Starting at the line with "From what can" in it, reproduce each line below through the last one, exactly, and include nothing else.
┌────────
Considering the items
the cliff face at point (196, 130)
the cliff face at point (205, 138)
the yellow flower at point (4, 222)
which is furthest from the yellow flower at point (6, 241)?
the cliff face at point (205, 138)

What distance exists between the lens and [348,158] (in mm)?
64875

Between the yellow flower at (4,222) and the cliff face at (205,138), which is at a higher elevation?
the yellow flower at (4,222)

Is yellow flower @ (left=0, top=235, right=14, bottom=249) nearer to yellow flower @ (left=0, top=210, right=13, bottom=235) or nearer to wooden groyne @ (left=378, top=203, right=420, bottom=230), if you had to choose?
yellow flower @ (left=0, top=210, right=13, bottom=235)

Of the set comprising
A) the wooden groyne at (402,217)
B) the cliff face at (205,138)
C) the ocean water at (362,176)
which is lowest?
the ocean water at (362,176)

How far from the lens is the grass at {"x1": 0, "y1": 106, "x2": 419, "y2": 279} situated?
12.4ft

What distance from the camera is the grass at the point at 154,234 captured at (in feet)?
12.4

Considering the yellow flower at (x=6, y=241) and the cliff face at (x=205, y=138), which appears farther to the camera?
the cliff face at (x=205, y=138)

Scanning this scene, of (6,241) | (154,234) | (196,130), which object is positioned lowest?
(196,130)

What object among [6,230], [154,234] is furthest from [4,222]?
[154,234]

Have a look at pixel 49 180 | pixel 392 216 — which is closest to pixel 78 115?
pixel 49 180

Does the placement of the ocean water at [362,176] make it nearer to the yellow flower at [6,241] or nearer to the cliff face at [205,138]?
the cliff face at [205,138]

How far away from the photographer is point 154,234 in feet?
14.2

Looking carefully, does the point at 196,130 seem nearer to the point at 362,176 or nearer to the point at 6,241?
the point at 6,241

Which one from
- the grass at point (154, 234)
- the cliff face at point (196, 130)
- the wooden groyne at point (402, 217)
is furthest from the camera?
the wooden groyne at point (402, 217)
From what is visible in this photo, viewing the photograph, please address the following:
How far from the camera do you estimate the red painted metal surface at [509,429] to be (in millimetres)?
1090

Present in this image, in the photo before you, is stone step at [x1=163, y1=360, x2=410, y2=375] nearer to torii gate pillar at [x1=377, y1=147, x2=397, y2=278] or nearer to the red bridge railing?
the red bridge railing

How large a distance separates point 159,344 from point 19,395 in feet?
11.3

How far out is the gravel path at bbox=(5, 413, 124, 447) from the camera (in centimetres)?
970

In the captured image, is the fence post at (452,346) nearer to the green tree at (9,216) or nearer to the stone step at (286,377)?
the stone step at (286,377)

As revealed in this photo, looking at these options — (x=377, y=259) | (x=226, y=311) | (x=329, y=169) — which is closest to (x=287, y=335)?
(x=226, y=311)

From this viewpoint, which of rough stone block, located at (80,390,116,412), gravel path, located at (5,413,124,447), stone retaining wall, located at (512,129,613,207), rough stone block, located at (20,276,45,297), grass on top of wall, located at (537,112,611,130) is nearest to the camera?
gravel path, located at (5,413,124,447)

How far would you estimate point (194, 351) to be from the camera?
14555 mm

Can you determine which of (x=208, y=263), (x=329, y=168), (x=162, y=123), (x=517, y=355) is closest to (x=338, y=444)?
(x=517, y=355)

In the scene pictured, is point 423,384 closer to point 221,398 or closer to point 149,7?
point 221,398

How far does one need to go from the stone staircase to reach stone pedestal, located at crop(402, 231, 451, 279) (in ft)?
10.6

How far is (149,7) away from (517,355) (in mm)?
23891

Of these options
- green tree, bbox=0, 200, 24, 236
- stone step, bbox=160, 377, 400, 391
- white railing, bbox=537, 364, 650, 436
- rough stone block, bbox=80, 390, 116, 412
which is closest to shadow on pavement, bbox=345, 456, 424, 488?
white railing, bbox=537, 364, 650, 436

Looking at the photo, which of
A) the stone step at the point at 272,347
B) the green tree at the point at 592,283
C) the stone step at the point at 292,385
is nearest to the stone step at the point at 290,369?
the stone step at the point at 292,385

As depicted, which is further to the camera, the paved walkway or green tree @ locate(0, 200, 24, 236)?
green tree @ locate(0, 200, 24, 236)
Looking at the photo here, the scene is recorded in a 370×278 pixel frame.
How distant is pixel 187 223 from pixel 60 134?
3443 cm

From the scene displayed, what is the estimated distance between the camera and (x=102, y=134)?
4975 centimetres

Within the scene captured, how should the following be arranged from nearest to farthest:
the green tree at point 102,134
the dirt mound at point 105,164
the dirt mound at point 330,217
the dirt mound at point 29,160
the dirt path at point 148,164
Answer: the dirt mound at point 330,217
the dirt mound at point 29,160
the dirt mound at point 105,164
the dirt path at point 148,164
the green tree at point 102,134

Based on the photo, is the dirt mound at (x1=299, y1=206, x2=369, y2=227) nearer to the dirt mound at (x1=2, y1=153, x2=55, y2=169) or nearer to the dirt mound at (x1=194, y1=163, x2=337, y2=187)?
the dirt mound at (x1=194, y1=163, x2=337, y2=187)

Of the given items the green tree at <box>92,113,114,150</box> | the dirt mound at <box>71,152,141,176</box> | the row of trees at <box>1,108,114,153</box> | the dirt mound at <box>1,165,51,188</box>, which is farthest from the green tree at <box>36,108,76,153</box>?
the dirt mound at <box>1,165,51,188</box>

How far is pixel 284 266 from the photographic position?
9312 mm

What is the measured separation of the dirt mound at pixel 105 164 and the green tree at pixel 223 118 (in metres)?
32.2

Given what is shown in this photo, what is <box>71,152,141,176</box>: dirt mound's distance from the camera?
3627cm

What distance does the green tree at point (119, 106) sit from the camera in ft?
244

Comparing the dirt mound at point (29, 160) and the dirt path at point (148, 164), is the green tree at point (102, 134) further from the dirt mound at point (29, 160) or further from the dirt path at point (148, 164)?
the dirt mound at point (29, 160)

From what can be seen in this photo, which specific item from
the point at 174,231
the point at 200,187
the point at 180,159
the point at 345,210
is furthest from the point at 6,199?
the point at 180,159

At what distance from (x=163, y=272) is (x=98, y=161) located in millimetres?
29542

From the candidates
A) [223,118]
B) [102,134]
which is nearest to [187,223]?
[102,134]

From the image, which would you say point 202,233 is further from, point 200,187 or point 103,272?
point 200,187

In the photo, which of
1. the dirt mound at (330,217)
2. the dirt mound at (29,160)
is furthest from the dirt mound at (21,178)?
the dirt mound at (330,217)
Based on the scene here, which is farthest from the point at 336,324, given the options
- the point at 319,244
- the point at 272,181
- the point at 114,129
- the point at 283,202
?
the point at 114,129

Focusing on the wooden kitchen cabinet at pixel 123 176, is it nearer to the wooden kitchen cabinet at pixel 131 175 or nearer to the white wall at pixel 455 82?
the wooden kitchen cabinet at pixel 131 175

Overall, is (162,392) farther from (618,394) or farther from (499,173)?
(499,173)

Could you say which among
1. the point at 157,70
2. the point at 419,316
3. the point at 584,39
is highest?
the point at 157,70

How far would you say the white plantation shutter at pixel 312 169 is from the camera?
└────────
Answer to the exercise ->
From what can be seen in this photo, which specific item from
the point at 174,231
the point at 200,187
the point at 180,159
the point at 345,210
is furthest from the point at 6,199?
the point at 180,159

At what distance from (x=163, y=272) is (x=98, y=161) located in millimetres?
29542

From the candidates
A) [223,118]
B) [102,134]
which is nearest to [187,223]?
[102,134]

From the image, which would you say point 202,233 is further from, point 200,187 or point 103,272?
point 200,187

In the photo, which of
1. the dirt mound at (330,217)
2. the dirt mound at (29,160)
is furthest from the dirt mound at (21,178)?
the dirt mound at (330,217)
Based on the scene here, which is farthest from the point at 336,324, given the options
- the point at 319,244
- the point at 272,181
- the point at 114,129
- the point at 283,202
?
the point at 114,129

Focusing on the wooden kitchen cabinet at pixel 123 176, is it nearer to the wooden kitchen cabinet at pixel 131 175 or nearer to the white wall at pixel 455 82?
the wooden kitchen cabinet at pixel 131 175

Overall, is (162,392) farther from (618,394) or farther from (499,173)?
(499,173)

Could you say which among
1. the point at 157,70
2. the point at 419,316
3. the point at 584,39
is highest?
the point at 157,70

How far would you say the white plantation shutter at pixel 312 169 is from the camera?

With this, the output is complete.